### Problem to solve:
Transcribe every line of the material below without any changes, leaving out the pictures.

### Provided records:
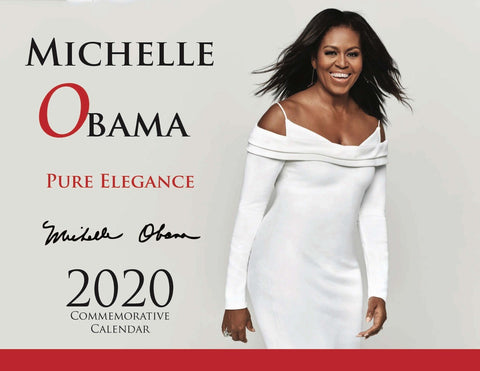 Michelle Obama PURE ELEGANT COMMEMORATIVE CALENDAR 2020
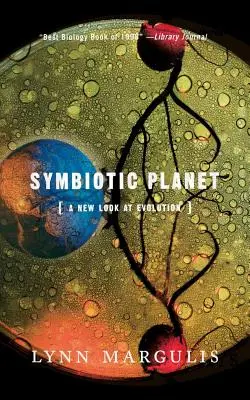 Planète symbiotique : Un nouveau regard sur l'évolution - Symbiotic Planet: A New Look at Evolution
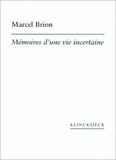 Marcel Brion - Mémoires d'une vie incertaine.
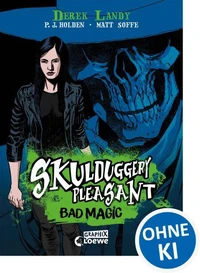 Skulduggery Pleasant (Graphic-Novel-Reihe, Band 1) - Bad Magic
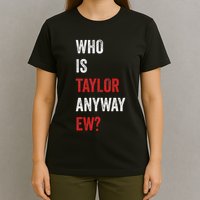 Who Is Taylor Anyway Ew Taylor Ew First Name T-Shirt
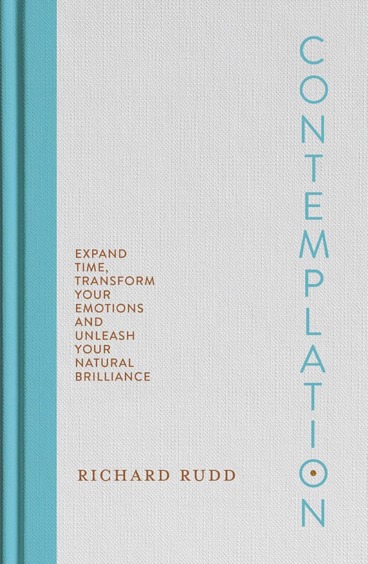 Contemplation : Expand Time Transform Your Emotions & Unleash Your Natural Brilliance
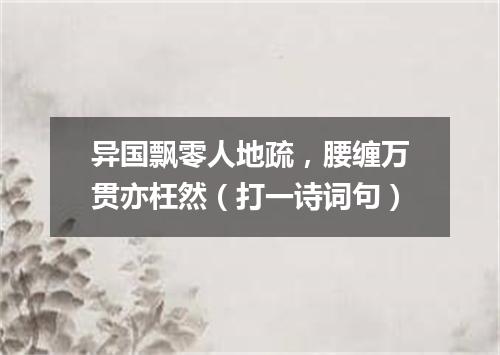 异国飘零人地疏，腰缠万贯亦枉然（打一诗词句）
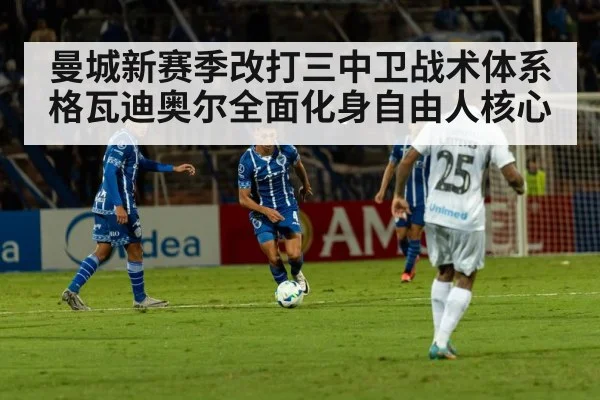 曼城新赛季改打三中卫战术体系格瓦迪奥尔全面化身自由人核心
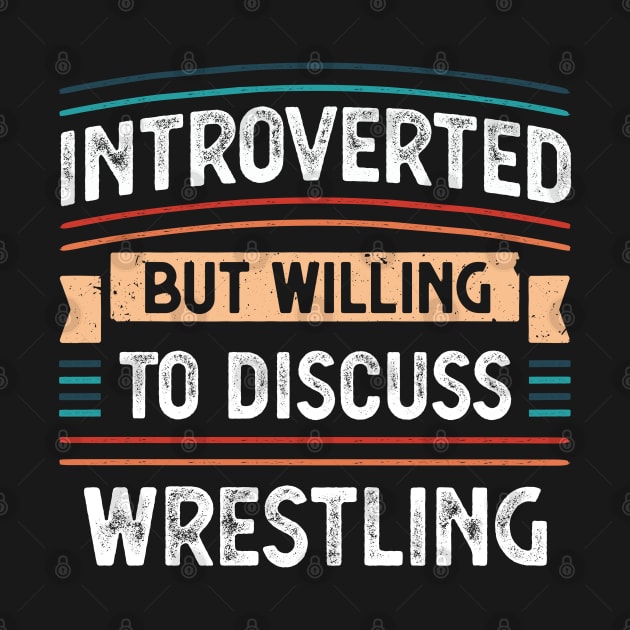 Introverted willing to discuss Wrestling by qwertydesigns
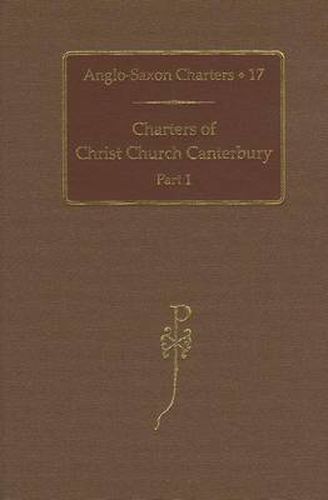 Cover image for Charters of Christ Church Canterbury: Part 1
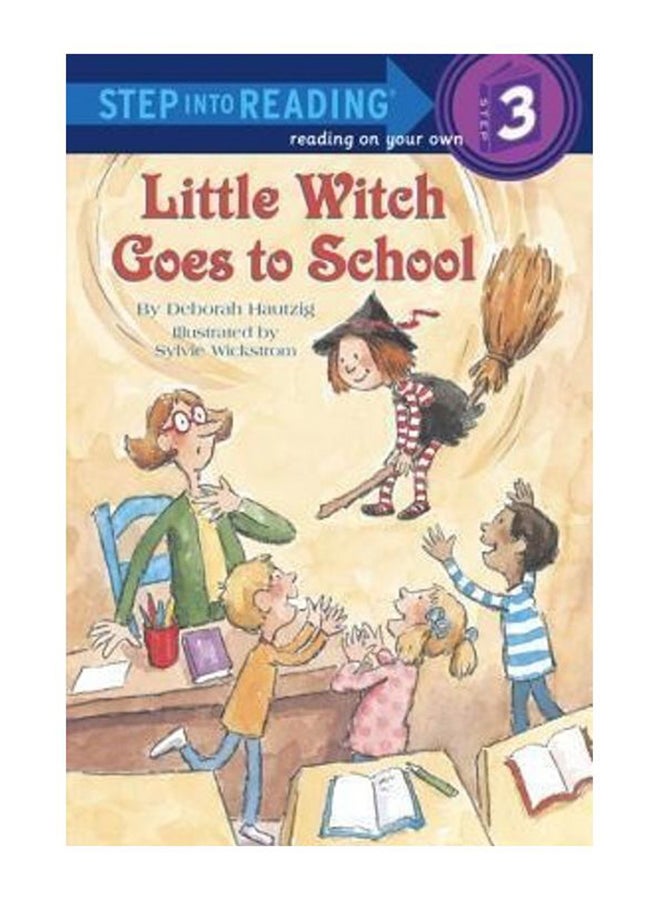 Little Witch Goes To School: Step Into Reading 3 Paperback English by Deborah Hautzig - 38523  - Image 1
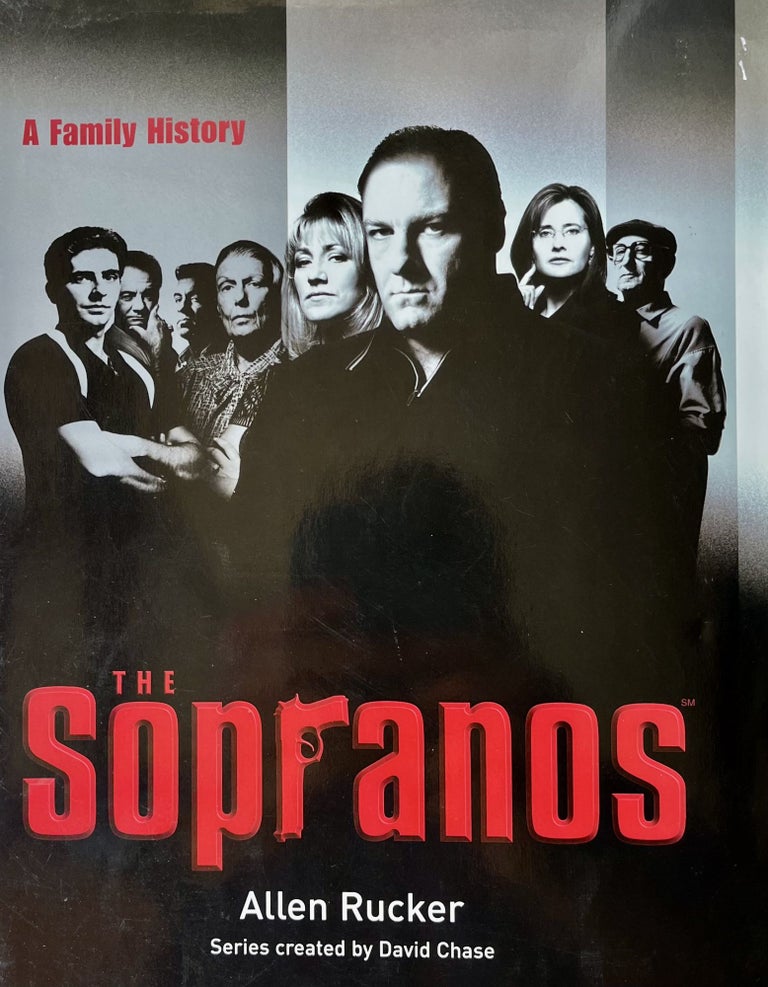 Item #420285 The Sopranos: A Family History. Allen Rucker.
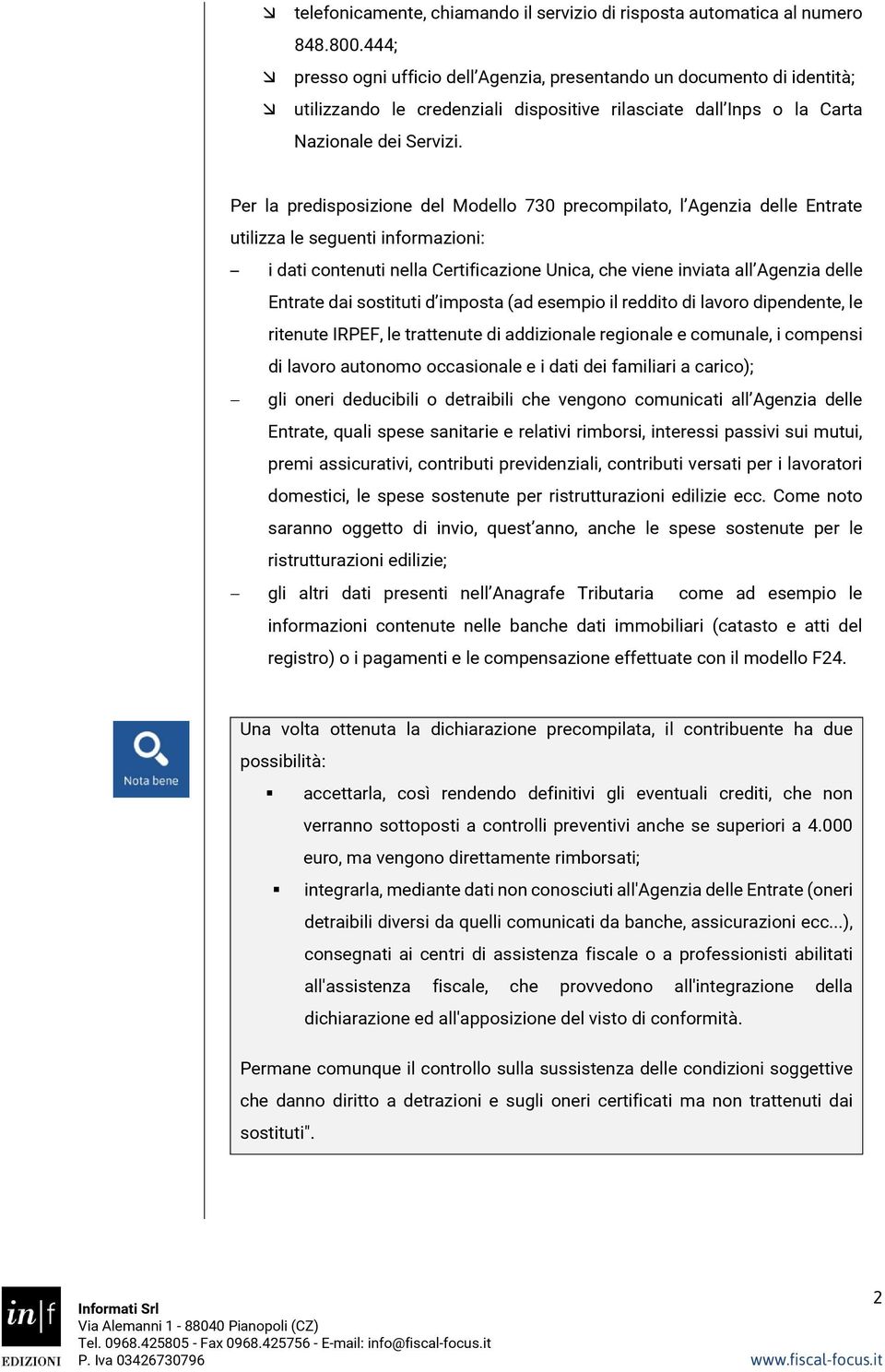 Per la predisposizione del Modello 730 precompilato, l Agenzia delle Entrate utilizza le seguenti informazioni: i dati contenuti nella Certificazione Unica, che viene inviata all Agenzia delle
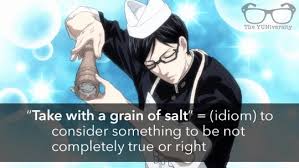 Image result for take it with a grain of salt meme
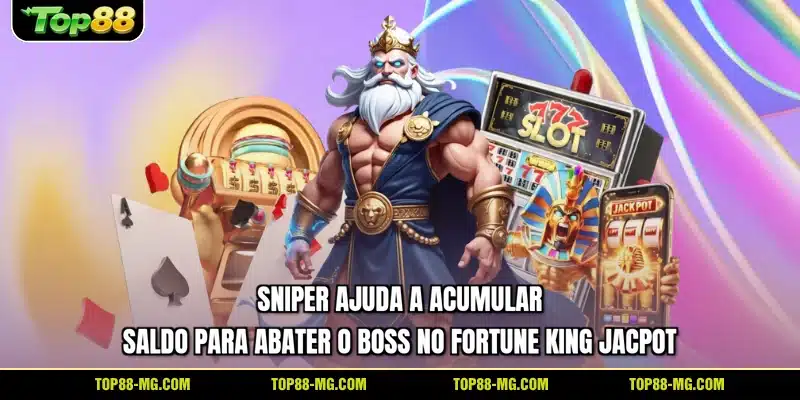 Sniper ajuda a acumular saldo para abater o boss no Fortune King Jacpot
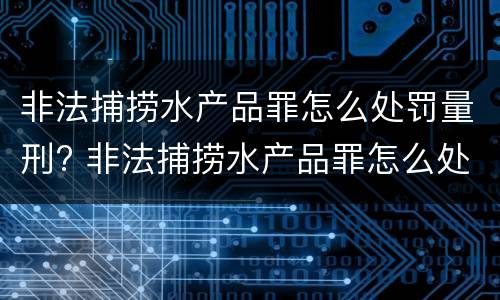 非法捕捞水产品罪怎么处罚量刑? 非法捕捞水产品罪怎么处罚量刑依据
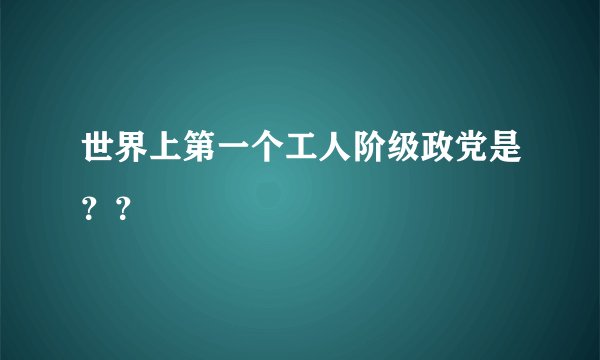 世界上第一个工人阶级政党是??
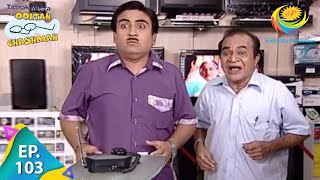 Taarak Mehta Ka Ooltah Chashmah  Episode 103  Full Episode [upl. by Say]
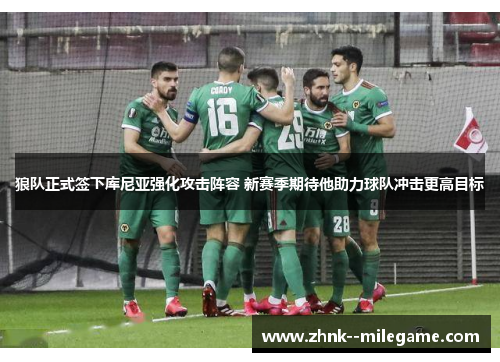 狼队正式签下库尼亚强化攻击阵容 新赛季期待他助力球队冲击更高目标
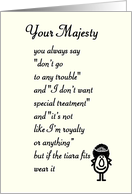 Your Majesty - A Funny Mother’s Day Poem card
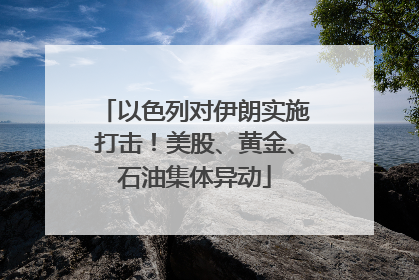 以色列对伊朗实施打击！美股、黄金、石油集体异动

### Answer section:
 Michelle Obama PURE ELEGANT COMMEMORATIVE CALENDAR 2020
 Planète symbiotique : Un nouveau regard sur l'évolution - Symbiotic Planet: A New Look at Evolution
 Marcel Brion - Mémoires d'une vie incertaine.
 Skulduggery Pleasant (Graphic-Novel-Reihe, Band 1) - Bad Magic
 Who Is Taylor Anyway Ew Taylor Ew First Name T-Shirt
 Contemplation : Expand Time Transform Your Emotions & Unleash Your Natural Brilliance
 异国飘零人地疏，腰缠万贯亦枉然（打一诗词句）
 曼城新赛季改打三中卫战术体系格瓦迪奥尔全面化身自由人核心
 Introverted willing to discuss Wrestling by qwertydesigns
 Cover image for Charters of Christ Church Canterbury: Part 1
 Little Witch Goes To School: Step Into Reading 3 Paperback English by Deborah Hautzig - 38523  - Image 1
 Item #420285 The Sopranos: A Family History. Allen Rucker.
 Per la predisposizione del Modello 730 precompilato, l Agenzia delle Entrate utilizza le seguenti informazioni: i dati contenuti nella Certificazione Unica, che viene inviata all Agenzia delle
 Image result for take it with a grain of salt meme
 Sniper ajuda a acumular saldo para abater o boss no Fortune King Jacpot
 非法捕捞水产品罪怎么处罚量刑? 非法捕捞水产品罪怎么处罚量刑依据
 世界上第一个工人阶级政党是??
 Taarak Mehta Ka Ooltah Chashmah  Episode 103  Full Episode [upl. by Say]
 狼队正式签下库尼亚强化攻击阵容 新赛季期待他助力球队冲击更高目标
 Your Majesty - A Funny Mother’s Day Poem card
 以色列对伊朗实施打击！美股、黄金、石油集体异动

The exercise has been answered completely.